Your assignment | Copy every entry exactly as it reads and exclude whatever pictures appear.

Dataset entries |
*** Block opens ***

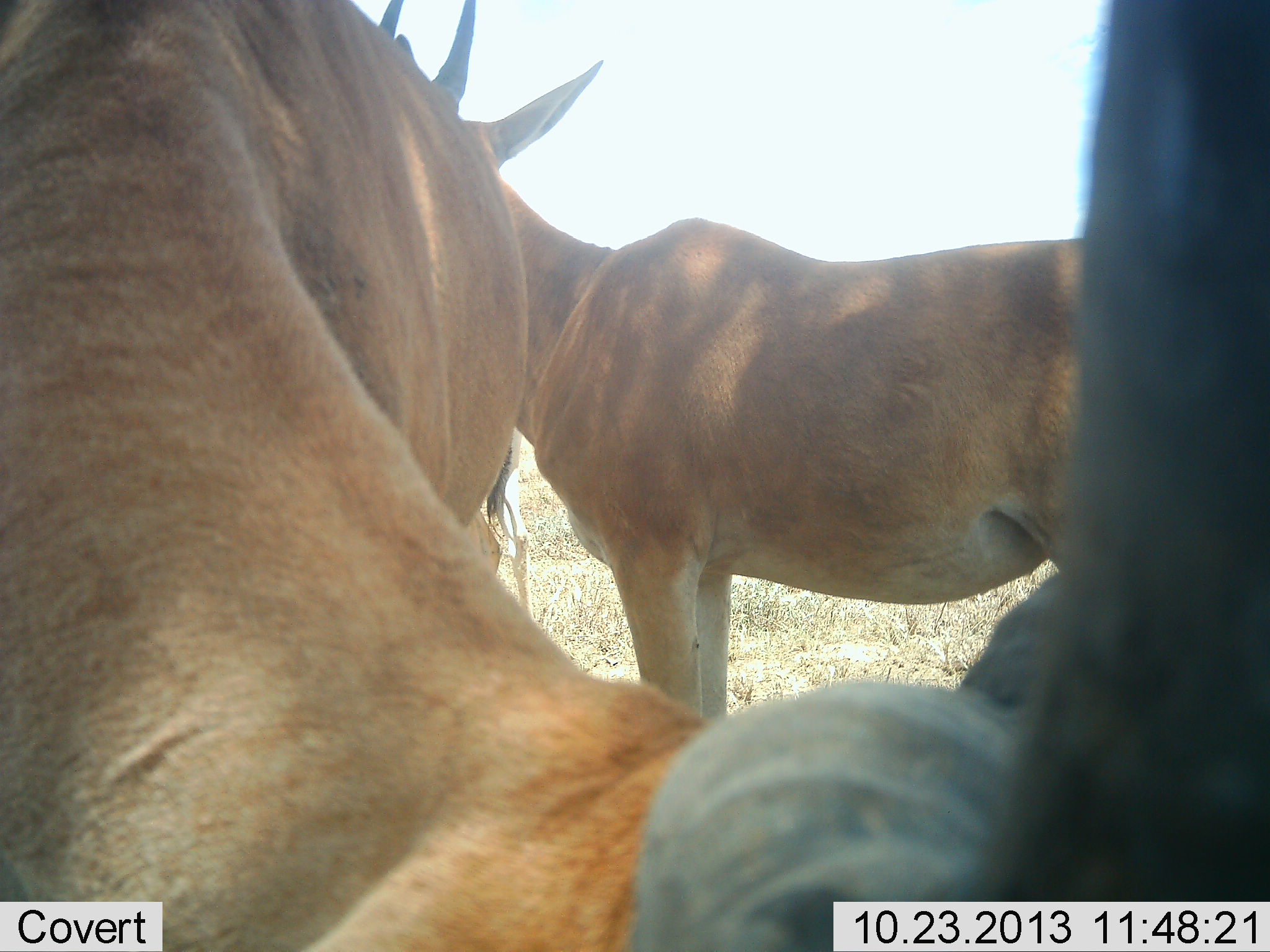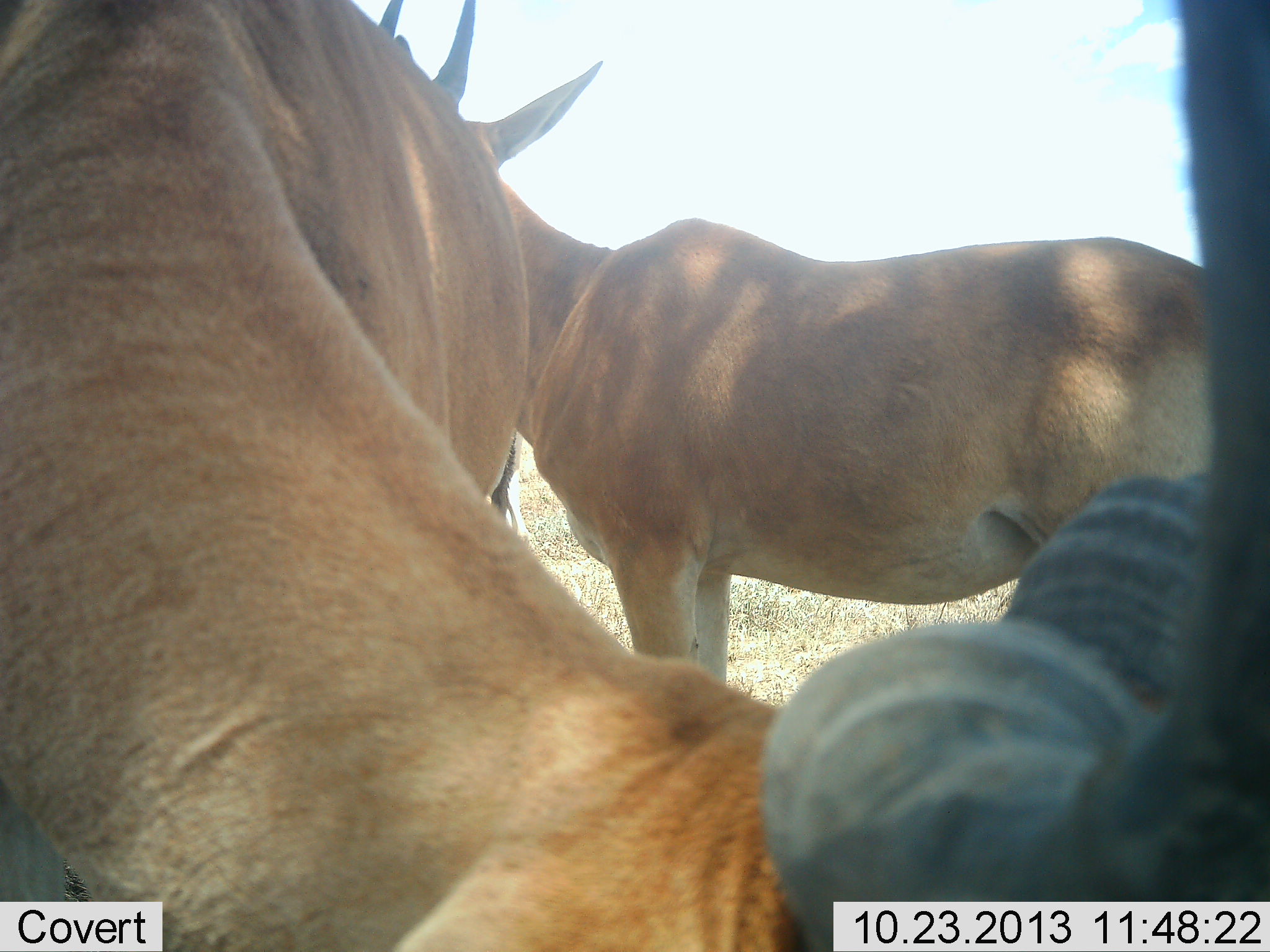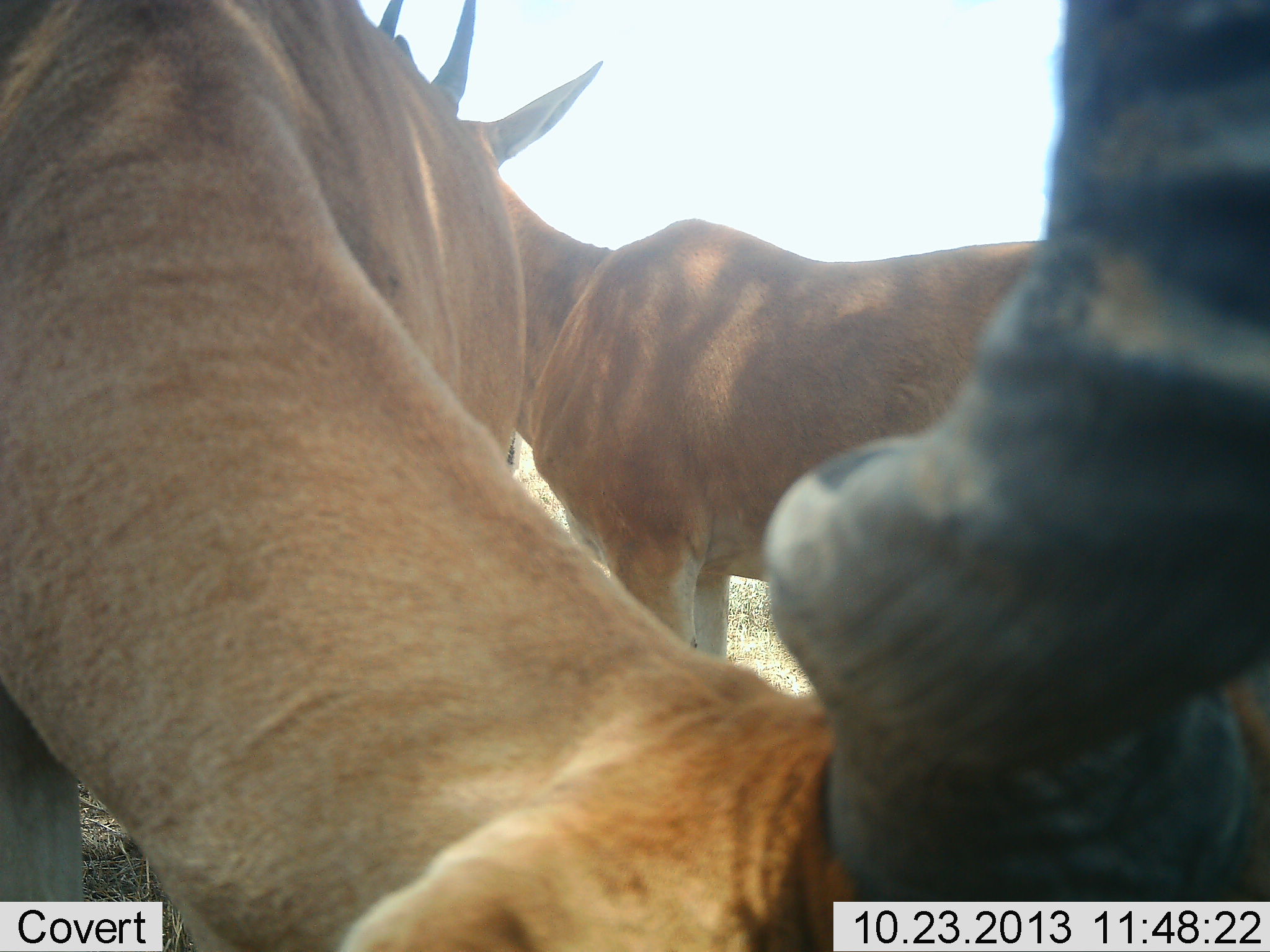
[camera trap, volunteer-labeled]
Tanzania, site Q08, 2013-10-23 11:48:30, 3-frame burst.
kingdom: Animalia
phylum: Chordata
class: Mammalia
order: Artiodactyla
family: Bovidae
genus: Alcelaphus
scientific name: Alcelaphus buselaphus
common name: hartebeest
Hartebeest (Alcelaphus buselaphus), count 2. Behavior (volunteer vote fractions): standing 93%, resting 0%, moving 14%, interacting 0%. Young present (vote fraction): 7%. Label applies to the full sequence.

*** Block closes ***

Reply |
[camera trap, volunteer-labeled]
Tanzania, site Q08, 2013-10-23 11:48:30, 3-frame burst.
kingdom: Animalia
phylum: Chordata
class: Mammalia
order: Artiodactyla
family: Bovidae
genus: Alcelaphus
scientific name: Alcelaphus buselaphus
common name: hartebeest
Hartebeest (Alcelaphus buselaphus), count 2. Behavior (volunteer vote fractions): standing 93%, resting 0%, moving 14%, interacting 0%. Young present (vote fraction): 7%. Label applies to the full sequence.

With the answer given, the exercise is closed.